*** Begin section ***

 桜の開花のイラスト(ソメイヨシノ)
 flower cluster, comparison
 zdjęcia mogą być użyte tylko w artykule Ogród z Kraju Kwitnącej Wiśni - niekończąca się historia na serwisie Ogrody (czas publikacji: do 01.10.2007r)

*** End section ***

- [TASK INSTRUCTIONS]: Find "flower cluster, comparison" in the material above; set down exactly the line holding it and every line after it, through the last, and no others.

- [RESPONSE TO THIS EXERCISE]:
 flower cluster, comparison
 zdjęcia mogą być użyte tylko w artykule Ogród z Kraju Kwitnącej Wiśni - niekończąca się historia na serwisie Ogrody (czas publikacji: do 01.10.2007r)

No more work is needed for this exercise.